Dianne Westwood – Final Ph.D. Defence (CNPS)

Thursday, August 4, 2016, 9:00 a.m.
Room 203, Graduate Student Centre (6371 Crescent Road), UBC Point Grey Campus

 

Supervisor:  Dr. Norm Amundson
Supervisory Committee:  Dr. Marla Buchanan, Dr. William Borgen
University Examiners:  Dr. Ishu Ishiyama, Dr. Carl Leggo (Language and Literacy Education)
External Examiner:  Dr. Denise Larsen (University of Alberta)

 

Title:  How Do Clients and Therapists Utilize Positive Emotion in Psychotherapy Sessions?

 

ABSTRACT

There are few studies in the literature that examine in-session emotional processes from the perspective of both client and therapist in psychotherapy. The aim of this project was to provide a rich and empathic understanding of the processes clients and therapists engaged in while working with clients’ positive emotional experience. The research question that guided the study was: How do clients and therapists utilize positive emotion when they perceive it has arisen for the client in psychotherapy sessions. A multiple case study approach (Stake, 2006) with a philosophical hermeneutic theoretical framework (Gadamer, 1975/2004) was used to examine the therapeutic conversations of three psychotherapy dyads. Interpersonal process recall interviewing (IPR, Bloom, 1954; Kagan, 1984) was conducted with individual therapy partners while they watched a video recording of their therapy session.

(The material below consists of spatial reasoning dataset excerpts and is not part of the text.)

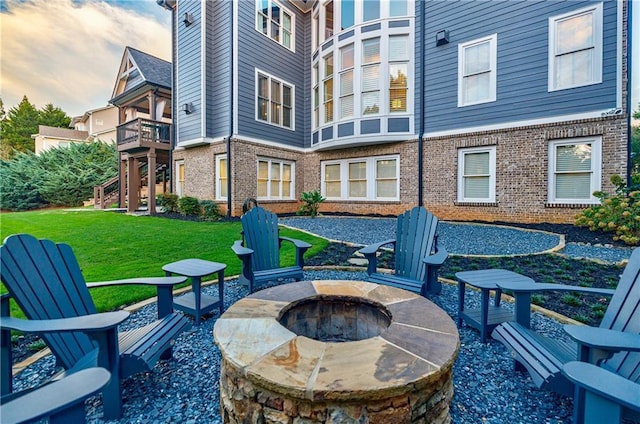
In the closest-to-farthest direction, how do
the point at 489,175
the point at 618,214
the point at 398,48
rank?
the point at 618,214 → the point at 489,175 → the point at 398,48

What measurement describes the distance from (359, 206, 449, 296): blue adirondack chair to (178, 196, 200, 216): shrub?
A: 29.9ft

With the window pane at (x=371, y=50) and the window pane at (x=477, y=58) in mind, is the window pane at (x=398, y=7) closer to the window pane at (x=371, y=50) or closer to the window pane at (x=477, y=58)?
the window pane at (x=371, y=50)

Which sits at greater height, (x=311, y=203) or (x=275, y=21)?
(x=275, y=21)

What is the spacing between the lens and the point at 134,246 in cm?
594

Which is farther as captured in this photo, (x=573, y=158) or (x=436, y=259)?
(x=573, y=158)

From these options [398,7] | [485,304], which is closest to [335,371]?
[485,304]

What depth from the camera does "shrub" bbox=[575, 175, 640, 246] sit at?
19.1 ft

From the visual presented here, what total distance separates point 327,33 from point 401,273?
11616 mm

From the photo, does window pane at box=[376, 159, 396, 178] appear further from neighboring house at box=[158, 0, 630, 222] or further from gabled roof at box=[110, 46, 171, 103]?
gabled roof at box=[110, 46, 171, 103]

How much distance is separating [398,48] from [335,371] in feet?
36.3

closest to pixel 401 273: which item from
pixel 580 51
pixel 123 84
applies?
pixel 580 51

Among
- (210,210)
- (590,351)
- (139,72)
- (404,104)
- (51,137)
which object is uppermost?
(139,72)

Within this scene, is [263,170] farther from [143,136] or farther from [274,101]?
[143,136]

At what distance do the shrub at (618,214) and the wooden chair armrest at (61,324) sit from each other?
822cm
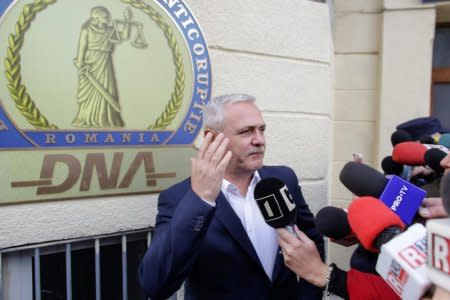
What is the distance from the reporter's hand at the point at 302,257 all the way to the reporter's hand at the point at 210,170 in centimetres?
27

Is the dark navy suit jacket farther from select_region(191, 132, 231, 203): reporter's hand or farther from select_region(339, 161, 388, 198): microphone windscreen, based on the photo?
select_region(339, 161, 388, 198): microphone windscreen

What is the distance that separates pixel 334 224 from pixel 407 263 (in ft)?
1.18

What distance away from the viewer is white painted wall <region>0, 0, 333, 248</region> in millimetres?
2105

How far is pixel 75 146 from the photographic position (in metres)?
2.06

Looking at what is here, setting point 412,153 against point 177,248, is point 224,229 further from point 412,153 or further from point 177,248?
point 412,153

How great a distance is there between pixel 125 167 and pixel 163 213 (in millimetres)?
528

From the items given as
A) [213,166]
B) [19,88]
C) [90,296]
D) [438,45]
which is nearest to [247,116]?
[213,166]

The therapy sessions and interviews were transcribed, coded, and analyzed by adapting Braun and Clarke’s (2006) method of thematic analysis within a hermeneutic interpretivist lens. The analysis found that the therapeutic relationship and conversations formed the container within which therapy work, and its co-created meaning occurred. Considerable value and care was afforded to this connection by dyad partners. The therapeutic conversations revealed that therapy dyad partners had a significant impact on one another, across emotional, aesthetic, cultural and moral domains, and that the privileging of positive emotional processes steered the direction of both the therapy sessions and research interviews. In addition, six common themes emerged across the three cases: 1) paying attention to safety; 2) fueling the tank of togetherness; 3) trusting the process and seeing where it leads; 4) making implicit experience explicit and experiential to expand awareness and increase understanding; 5) undoing aloneness; and 6) affirming, anchoring, and appreciating the work done together. The implications for counselling practice and future research are discussed.